Joël SCHERER assure l’interface entre les 12 000 gendarmes qui sont engagés cette année sur le Tour de France et l’organisation du Tour Amaury Sport Organisation pour que la Grande Boucle se passe dans les meilleures conditions et que la sécurité soit la plus efficace possible.

Bonjour Joël,

Quel est le dispositif du Tour de France 2022 ?

Sur le Tour de France 2022, on a 12 000 gendarmes engagés. La clef de voûte du dispositif reste tout de même le dispositif local de sécurité, c’est-à-dire les groupements de gendarmerie qui sont traversés tout au long de ces 18/21 étapes (3 étapes sont organisées au Danemark).

Cette année, ce seront 27 groupements qui seront traversés puisque le Tour part d’abord du Danemark. Les 3 premières étapes se dérouleront au Danemark et ensuite on rentre par le nord de la France à Dunkerque et on déroule les 17 étapes suivantes avec des incursions en Suisse et en Belgique.

Sur le Tour de France (TDF), il y a ces 12 000 gendarmes et aussi 280 permanents qui m’accompagnent puisque je suis au-devant de la course à environ 5 minutes du 1er coureur. Les 280 permanents m’accompagnent pour sécuriser l’ensemble des étapes.
Les plus importants sont les anges bleus de l’escadron motos de la Garde Républicaine, sans qui rien ne serait possible puisqu’ils sécurisent à la fois l’échelon caravane et l’échelon course.
L’échelon caravane c’est d’abord 140 véhicules d’une caravane publicitaire. 2 heures après le départ de la caravane, part la course cycliste qui elle aussi est sécurisée par l’escadron motos. Donc sans les anges bleus, rien ne serait possible. Il y a aussi un élément de cet escadron qui arme le centre de coordination du Tour de France qui est tous les jours installé sur le site d’arrivée. Ce centre de coordination est dirigé par le sous-préfet du Tour de France qui est désigné chaque année (Loïc GROSSE, en 2022) par le ministère de l’Intérieur. Le sous-préfet coordonne l’action de la gendarmerie, de la police et de la sécurité civile, puisque nous ne sommes pas seuls sur le Tour. C’est la gendarmerie qui engage le plus de personnels sur le Tour de France puisque c’est 90% du tracé en France qui nous impacte.

On a tous les jours deux équipes de Rexpemo qui détectent les explosifs sur les personnes en mouvement qui convergent vers les installations du TDF.

Rexpemo signifie Recherche d’explosifs sur personnes en mouvement.

C’est en fait 2 équipes cynophiles qui sont sur le site, départ et arrivée, et qui sont appuyées par des gendarmes du peloton d’intervention de la Garde Républicaine. Tout cela a été mis en place en réaction aux attentats de 2016, à Nice. On est vraiment monté en puissance depuis.

ÉNONCÉ >>
D'après le texte sur la sécurité du Tour de France 2022, dans quels pays passe le parcours de la course ? Donnez-les tous.

DONNÉES FOURNIES >>
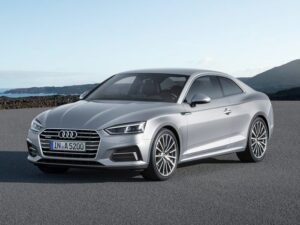 Озвучены рублёвые цены купе Audi A5 Coupe нового поколения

RÉPONSE >>
Danemark, France, Suisse, Belgique